Green Relief with Blue (1993), on the other hand, is more open, resembling a partial isometric projection; it is the only work in the show where a single diagonal predominates. The dropped, obliquely angled green panel is firmly held against the blue, slippage under complete control; the potential awkwardness of the total configuration is banished by a compelling balance of color and shape. Blue Relief with Black is notable for the subtlety of its curve while Yellow Relief with Black, with its large expansive triangle--which looks equilateral but isn't--aimed to the left like a directional sign, is paired with a black rectangle that extends downward part of the way, its actual form visible only from the side. Monumental and contained, these shaped reliefs depend less on the wall than many of his previous works.

Yet Kelly is an artist of the figure/ground relationship, of the placement of the image-object in its environment, whether canvas, wall or floor. In the small rear gallery, four rectangular canvases painted white with white edges are emblazoned with the same form, a curved wedge of intense green, red-orange, blue and yellow which touches the sides at three points. Here, he seems to be confining the shaped, monochromatic panels of the '80s within a pictorial field. But then there are Red Curved Panel (1994) and White Curved Panel (1994)--both rimmed by a beautiful shadow--which are exact replicas of the paintings' fans and the only shaped, single-color works here, stunning in their simplicity; they appropriate the wall once again and are part of the Kelly gradient between flat painting and freestanding object.

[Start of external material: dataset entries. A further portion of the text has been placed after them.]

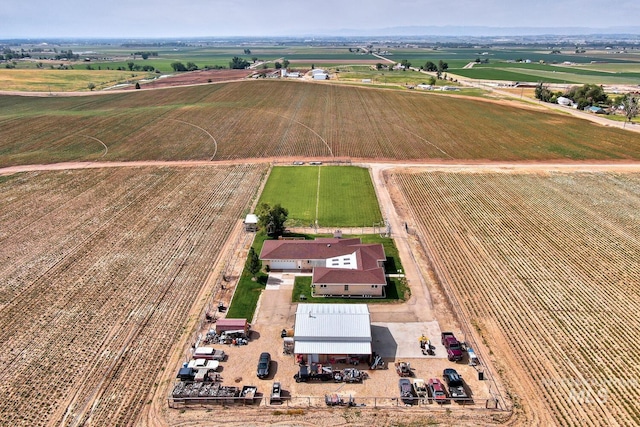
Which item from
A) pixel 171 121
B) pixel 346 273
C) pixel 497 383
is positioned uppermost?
pixel 171 121

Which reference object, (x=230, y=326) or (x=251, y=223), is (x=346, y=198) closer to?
(x=251, y=223)

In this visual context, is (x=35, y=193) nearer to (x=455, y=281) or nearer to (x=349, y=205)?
(x=349, y=205)

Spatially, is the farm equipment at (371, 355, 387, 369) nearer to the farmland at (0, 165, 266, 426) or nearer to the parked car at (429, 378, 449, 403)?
the parked car at (429, 378, 449, 403)

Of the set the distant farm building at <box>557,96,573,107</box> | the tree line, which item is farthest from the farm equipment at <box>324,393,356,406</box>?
the distant farm building at <box>557,96,573,107</box>

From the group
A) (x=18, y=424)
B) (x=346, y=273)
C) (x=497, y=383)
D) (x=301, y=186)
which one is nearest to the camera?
(x=18, y=424)

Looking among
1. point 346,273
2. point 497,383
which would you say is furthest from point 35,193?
point 497,383

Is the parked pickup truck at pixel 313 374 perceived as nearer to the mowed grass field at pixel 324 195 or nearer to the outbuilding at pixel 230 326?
the outbuilding at pixel 230 326
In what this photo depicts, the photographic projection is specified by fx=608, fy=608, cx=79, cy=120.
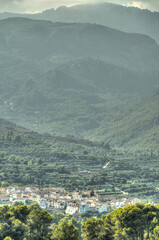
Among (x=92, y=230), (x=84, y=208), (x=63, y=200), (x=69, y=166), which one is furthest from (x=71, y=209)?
(x=69, y=166)

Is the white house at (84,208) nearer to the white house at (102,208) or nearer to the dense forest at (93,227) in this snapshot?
the white house at (102,208)

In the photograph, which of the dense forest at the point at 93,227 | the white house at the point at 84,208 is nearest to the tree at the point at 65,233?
the dense forest at the point at 93,227

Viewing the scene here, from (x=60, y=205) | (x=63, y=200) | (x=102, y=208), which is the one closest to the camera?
(x=60, y=205)

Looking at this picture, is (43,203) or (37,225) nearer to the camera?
(37,225)

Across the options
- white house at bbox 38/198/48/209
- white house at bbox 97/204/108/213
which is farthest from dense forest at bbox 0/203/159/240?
white house at bbox 38/198/48/209

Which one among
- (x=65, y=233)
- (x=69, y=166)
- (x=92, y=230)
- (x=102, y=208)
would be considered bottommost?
(x=65, y=233)

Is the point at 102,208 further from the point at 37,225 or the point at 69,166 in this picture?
the point at 69,166
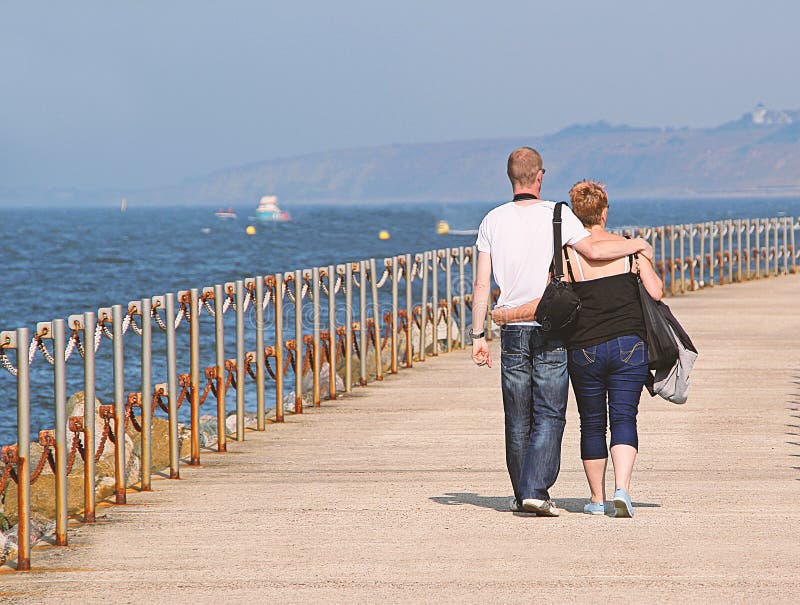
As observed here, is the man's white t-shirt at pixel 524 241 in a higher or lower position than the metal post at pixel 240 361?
higher

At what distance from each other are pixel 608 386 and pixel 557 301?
0.62 metres

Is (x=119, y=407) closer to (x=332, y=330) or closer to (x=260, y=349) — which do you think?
(x=260, y=349)

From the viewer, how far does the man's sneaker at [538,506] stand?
7523 millimetres

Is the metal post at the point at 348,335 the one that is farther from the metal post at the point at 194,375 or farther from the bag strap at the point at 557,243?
the bag strap at the point at 557,243

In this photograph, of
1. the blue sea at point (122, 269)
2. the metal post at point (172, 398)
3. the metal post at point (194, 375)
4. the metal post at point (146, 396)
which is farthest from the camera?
the blue sea at point (122, 269)

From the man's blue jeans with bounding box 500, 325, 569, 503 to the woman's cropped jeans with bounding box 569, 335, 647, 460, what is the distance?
10 centimetres

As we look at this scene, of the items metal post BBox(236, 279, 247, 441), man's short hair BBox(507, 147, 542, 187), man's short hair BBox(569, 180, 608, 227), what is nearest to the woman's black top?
man's short hair BBox(569, 180, 608, 227)

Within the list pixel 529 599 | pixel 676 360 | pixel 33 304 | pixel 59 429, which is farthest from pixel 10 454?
pixel 33 304

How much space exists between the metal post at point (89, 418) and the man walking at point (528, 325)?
6.50ft

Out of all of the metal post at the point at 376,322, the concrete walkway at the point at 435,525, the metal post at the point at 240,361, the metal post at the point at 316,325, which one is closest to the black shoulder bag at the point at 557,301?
the concrete walkway at the point at 435,525

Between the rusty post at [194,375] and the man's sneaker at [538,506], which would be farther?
the rusty post at [194,375]

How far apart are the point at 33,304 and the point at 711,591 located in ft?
158

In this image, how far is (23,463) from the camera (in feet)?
22.2

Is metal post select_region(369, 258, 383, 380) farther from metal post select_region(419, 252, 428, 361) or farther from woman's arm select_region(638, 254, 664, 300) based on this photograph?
woman's arm select_region(638, 254, 664, 300)
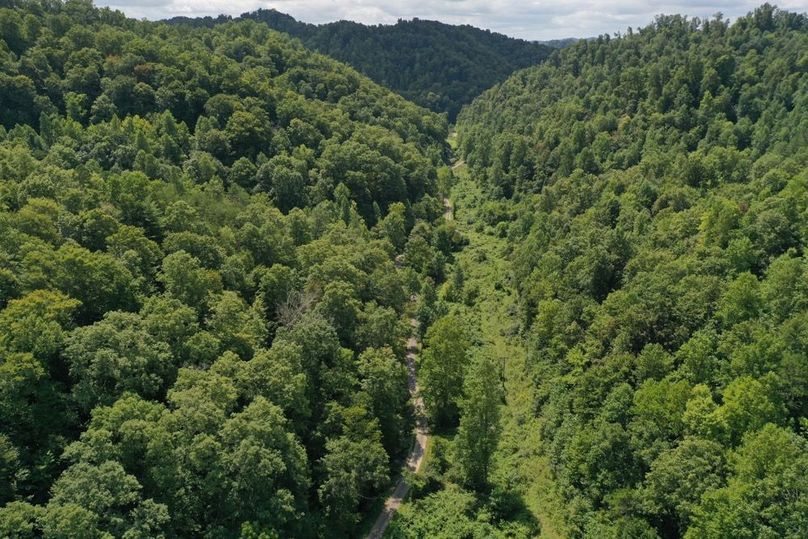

The cover photo of the impeccable catalogue that accompanies the show was taken by the artist, and reveals one of his main themes. The image is of a snow-covered field which slowly, gracefully and ineluctably curves, the whiteness met by dark, bared branches, trunks and underbrush; there is a slight shimmy at the "edge" where "figure" meets "ground," a slight, almost imperceptible radiance softening the austere line. This is classic Kelly, as, with extraordinary clarity and elation, he distills the world through passionately dispassionate eyes.